France has a launch pad 7,000 km away from Paris in French Guyana, an overseas region located on the northern Atlantic coast of South America.

For the first time in spatial history, two satellites from the Galileo navigation system program are going to be sent to space using the mythical Soyuz rocket which, during previous launches, sent the first satellite (Sputnik) and the first man (Yuri Garagarin) into space. The event is historic and shows the progress made in space exploration since the end of the cold war. The launch was delayed by three years from its original launch date and I was at last going to be the lucky one to cover the launch, designated “VS01”.

The only problem was that I had never set foot in French Guyana nor previously photographed a rocket launch!

Since its design back in the 50’s, Soyuz (“Union” in Russian) was built in the Samara space complex on the banks of the Volga.
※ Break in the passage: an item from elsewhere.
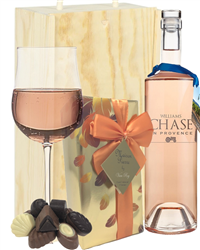 Williams Chase Rose Wine and Chocolates Gift Set in Wooden Box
In order to get to French Guyana, all the various rocket parts were shipped from there. After 15 days of shipping, they eventually got to Pariacabo harbor, on the Kourou river where they were then carried by truck to the CSG (Guyana Space Center) launch site, specifically set up for Soyuz, located in Sinnamary where they were stocked. The Russian rocket could then be assembled in a big warehouse in order to be put upright.

There are only five hotels in Kourou and obviously they were all fully booked a long time in advance. I managed to find a room at a local’s house thanks to an advert placed on a local internet site. I set up my base camp there and emptied my luggage weighing 60 kilos after an eight hour flight.